Inspired by the television show “Switched at Birth,” freshman Savannah Bryant said she decided that helping the hearing impaired was her goal in life, which is why she started the American Sign Language Club in December.
“I decided I wanted to be a ASL translator so to have more practice with it and to teach other people I decided to make the club,” Bryant said.
Bryant said she has been learning the basics of ASL for the past two months.
Along with freshmen Faith Cosby and Kristen Thompson, Bryant contacted special education teacher Deana Emerson about being a sponsor for the club.

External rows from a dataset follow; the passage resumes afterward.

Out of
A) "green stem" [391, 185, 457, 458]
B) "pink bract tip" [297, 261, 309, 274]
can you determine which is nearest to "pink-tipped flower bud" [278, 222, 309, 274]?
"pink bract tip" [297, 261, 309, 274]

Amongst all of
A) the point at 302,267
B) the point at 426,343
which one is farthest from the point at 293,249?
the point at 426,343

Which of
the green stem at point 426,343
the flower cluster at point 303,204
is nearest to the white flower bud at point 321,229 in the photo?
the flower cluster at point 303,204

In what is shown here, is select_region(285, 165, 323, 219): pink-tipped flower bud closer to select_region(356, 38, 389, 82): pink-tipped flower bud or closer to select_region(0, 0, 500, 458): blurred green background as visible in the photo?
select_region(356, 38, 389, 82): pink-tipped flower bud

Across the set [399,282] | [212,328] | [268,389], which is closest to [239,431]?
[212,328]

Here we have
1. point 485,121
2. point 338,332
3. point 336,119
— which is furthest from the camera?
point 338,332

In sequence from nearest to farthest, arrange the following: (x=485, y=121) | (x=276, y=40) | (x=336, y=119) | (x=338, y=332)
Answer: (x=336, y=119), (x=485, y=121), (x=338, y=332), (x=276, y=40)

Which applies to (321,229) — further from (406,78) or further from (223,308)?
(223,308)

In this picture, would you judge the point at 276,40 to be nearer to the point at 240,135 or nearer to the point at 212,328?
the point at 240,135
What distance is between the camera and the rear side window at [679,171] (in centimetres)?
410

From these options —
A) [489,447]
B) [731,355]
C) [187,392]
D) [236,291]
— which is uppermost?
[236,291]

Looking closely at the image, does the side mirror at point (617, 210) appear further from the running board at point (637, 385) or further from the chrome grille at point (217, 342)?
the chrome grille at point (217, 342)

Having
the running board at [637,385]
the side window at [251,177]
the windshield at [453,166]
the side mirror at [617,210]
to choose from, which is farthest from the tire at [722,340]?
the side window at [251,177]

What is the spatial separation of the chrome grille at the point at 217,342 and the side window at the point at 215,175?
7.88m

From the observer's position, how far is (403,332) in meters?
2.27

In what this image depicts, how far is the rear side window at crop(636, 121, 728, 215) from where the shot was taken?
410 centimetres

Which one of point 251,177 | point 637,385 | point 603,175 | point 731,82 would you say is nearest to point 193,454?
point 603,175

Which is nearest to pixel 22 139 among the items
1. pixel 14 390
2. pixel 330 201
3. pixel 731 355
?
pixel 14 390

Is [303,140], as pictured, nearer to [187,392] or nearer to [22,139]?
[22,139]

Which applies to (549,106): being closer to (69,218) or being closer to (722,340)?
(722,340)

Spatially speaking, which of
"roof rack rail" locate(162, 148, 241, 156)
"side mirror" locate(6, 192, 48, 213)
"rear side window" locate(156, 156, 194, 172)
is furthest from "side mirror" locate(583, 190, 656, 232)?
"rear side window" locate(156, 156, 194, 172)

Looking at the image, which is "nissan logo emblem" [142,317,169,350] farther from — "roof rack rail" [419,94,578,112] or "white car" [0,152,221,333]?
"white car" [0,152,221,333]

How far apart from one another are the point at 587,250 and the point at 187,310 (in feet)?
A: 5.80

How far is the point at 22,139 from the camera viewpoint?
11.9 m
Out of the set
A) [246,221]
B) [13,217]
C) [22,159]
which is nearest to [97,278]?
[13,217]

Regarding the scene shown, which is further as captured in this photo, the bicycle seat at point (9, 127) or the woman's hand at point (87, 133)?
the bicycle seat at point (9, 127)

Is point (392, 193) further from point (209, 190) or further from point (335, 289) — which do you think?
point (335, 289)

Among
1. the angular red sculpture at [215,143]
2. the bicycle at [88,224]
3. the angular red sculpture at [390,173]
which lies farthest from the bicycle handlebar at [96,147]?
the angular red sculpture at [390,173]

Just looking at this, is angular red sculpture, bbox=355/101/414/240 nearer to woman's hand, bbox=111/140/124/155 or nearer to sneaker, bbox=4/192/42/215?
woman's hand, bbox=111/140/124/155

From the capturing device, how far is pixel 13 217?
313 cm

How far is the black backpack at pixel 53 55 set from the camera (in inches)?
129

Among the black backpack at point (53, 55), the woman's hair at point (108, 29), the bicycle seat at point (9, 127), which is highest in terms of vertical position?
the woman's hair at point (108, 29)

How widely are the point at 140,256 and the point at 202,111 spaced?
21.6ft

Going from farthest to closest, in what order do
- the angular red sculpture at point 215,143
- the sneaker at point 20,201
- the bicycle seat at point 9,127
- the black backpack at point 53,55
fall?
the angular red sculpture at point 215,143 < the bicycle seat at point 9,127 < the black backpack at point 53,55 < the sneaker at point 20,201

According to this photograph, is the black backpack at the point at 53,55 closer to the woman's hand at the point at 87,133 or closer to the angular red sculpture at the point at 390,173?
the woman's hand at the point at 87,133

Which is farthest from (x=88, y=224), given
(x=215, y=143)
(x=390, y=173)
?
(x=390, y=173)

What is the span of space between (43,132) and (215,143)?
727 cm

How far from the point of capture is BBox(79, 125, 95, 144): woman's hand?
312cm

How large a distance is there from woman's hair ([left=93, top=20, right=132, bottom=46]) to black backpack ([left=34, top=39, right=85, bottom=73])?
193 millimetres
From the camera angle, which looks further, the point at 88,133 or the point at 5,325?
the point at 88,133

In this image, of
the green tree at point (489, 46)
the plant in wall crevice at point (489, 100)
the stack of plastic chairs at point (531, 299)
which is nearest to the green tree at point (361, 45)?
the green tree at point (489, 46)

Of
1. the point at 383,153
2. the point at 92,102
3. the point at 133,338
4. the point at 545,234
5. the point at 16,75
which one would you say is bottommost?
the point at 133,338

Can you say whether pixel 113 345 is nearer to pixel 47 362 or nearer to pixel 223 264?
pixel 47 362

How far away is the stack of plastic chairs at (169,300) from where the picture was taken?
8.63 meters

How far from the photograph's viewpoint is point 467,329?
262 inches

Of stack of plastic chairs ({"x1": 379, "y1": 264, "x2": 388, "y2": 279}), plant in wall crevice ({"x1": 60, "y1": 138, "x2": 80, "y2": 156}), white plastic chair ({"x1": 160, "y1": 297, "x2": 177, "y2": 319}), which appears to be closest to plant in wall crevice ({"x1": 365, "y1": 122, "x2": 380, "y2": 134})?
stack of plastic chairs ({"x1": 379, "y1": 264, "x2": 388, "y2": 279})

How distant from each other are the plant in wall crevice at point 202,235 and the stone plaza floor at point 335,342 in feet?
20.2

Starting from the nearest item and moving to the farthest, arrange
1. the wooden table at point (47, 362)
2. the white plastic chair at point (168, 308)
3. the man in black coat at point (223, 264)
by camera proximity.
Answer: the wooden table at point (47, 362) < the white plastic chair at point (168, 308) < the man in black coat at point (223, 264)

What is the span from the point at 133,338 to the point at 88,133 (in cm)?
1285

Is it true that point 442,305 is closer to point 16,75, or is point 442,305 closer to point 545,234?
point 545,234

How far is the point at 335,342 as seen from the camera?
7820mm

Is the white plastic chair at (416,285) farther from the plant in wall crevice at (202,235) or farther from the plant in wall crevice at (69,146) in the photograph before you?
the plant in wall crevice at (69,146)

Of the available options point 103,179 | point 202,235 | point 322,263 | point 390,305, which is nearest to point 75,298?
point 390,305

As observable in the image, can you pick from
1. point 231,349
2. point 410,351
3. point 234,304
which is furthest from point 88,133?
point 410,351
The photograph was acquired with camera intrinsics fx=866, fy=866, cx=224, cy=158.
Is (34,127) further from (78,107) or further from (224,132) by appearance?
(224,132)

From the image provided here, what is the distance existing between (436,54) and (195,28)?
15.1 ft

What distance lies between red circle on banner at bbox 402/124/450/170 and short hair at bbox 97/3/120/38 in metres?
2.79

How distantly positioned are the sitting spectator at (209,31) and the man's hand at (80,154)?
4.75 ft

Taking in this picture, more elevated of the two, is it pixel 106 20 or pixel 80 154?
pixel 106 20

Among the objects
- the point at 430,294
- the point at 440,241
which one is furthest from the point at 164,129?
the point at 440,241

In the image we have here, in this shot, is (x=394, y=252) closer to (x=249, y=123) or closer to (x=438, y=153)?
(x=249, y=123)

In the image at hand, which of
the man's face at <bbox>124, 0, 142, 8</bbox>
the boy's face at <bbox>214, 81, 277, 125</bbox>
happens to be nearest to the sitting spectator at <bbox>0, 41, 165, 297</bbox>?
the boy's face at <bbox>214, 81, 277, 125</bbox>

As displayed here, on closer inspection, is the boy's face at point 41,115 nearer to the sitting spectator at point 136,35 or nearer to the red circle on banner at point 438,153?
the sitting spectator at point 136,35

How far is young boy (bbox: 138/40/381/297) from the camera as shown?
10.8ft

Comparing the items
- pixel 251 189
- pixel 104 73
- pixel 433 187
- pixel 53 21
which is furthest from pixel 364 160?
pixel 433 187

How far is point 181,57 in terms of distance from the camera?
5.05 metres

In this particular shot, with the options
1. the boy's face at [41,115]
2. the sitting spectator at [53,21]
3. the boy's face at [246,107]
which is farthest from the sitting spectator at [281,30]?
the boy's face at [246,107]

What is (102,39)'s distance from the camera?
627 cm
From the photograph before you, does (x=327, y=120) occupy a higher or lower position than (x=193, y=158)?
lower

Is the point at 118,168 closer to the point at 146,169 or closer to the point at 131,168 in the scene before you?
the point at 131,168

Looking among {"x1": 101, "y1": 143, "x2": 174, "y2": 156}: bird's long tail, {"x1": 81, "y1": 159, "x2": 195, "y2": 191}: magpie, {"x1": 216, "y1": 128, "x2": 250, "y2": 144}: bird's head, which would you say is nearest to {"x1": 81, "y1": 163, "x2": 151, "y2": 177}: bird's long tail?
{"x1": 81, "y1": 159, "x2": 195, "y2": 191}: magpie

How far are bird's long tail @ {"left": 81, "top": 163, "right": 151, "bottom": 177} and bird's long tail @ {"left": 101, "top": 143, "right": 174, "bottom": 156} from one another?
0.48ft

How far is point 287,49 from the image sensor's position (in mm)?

“Having had the background, having the interest in it, I agreed to be their faculty sponsor,” Emerson said.
Emerson has previous experience communicating through sign language because of her husband, the pastor of Apostolic Tabernacle in Benton, who has members of his church who are deaf and partially deaf. Her daughter has classmates who are also deaf and partially deaf. Emerson took her first ASL class her sophomore year in high school.
“Our first meeting was an information meeting. We asked people who knew their ABC’s and we also taught them how to sign ‘Hi, my name is . . .’ and then sign their name,” Bryant said.
Bryant said that she hopes the club will be able to branch out and grow.
The ASL club consists of 11 official members, but Emerson said that at least 20 students show up at their meetings, which are held on Tuesdays after school from 3:15 to 3:45.
Emerson said the ASL meetings are similar to a class, which are led by Bryant with Cosby and Thompson as her assistants. They have taught the club members Mariah Carey’s Christmas song “All I Want For Christmas Is You,” holiday words and family words.
“We have had deaf pastors who have come and preached at my church. You watch them preach in sign language and then the verbal interpreter is interpreting for them. It’s different when the roles are reversed,” Emerson said. “I think we all have the tendency to think that those who don’t communicate as fluently as we do are lacking and that is not the case at all.”